**Aim of the exercise:** When you reach the line containing "scientific name: Sus scrofa", repeat it and every line after it exactly, stopping only at the end of the listing.
((
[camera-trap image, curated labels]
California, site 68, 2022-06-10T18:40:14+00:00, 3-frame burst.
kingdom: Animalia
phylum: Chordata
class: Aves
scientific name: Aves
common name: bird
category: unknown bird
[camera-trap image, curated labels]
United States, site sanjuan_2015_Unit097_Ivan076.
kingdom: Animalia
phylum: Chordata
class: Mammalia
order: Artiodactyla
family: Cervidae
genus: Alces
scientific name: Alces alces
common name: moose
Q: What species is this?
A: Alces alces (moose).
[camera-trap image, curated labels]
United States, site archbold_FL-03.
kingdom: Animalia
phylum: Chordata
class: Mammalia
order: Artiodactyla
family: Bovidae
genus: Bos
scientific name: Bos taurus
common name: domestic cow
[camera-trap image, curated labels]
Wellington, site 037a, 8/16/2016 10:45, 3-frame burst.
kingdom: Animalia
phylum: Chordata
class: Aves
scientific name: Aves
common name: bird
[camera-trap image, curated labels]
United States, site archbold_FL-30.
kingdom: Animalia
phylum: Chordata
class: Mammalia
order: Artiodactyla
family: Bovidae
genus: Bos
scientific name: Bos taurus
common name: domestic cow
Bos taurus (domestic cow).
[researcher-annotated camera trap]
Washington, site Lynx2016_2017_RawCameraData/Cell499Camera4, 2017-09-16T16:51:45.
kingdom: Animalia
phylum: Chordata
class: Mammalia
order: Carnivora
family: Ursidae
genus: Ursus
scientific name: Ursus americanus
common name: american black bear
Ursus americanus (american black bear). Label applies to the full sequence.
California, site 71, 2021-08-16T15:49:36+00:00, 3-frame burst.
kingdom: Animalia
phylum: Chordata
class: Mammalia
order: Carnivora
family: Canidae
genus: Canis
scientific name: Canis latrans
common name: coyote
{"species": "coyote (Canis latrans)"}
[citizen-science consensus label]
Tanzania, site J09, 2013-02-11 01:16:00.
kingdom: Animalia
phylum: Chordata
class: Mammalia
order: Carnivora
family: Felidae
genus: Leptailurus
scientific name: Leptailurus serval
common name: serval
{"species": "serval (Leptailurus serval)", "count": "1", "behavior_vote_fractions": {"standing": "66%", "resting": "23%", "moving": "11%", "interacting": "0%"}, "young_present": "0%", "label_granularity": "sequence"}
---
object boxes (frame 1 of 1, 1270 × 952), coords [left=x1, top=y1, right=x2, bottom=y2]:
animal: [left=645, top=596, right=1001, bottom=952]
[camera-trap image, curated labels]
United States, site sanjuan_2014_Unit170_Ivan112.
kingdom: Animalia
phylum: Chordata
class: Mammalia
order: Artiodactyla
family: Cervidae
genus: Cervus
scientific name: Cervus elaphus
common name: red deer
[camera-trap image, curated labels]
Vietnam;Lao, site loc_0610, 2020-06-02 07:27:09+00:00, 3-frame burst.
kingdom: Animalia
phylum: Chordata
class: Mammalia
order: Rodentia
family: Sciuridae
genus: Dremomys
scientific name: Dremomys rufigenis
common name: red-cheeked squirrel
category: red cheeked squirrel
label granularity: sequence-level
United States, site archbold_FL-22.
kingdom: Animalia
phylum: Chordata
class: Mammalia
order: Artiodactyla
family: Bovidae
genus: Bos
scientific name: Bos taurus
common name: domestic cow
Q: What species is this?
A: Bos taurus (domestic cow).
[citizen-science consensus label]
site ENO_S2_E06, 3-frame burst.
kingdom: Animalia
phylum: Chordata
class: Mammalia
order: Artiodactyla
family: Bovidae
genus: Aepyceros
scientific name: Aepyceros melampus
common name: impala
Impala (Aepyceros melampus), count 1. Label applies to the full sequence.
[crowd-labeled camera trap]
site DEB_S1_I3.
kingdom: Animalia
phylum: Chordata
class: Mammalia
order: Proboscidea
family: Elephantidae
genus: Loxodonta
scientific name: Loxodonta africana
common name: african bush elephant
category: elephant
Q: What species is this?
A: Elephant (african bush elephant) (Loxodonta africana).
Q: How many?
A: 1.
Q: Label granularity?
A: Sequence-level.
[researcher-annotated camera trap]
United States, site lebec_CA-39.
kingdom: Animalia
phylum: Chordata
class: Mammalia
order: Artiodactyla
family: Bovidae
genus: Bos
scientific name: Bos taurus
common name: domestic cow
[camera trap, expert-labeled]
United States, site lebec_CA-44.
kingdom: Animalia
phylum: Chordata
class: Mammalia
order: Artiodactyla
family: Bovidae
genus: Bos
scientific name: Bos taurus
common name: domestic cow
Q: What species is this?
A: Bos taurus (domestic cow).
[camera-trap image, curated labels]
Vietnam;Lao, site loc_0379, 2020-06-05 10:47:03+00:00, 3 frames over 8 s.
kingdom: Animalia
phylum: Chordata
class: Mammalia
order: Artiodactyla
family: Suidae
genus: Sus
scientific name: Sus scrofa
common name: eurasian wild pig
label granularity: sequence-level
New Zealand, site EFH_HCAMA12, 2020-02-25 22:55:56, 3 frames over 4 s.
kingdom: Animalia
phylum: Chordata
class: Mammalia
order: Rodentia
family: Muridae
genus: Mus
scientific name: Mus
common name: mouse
))
**Solution:**
scientific name: Sus scrofa
common name: eurasian wild pig
label granularity: sequence-level
New Zealand, site EFH_HCAMA12, 2020-02-25 22:55:56, 3 frames over 4 s.
kingdom: Animalia
phylum: Chordata
class: Mammalia
order: Rodentia
family: Muridae
genus: Mus
scientific name: Mus
common name: mouse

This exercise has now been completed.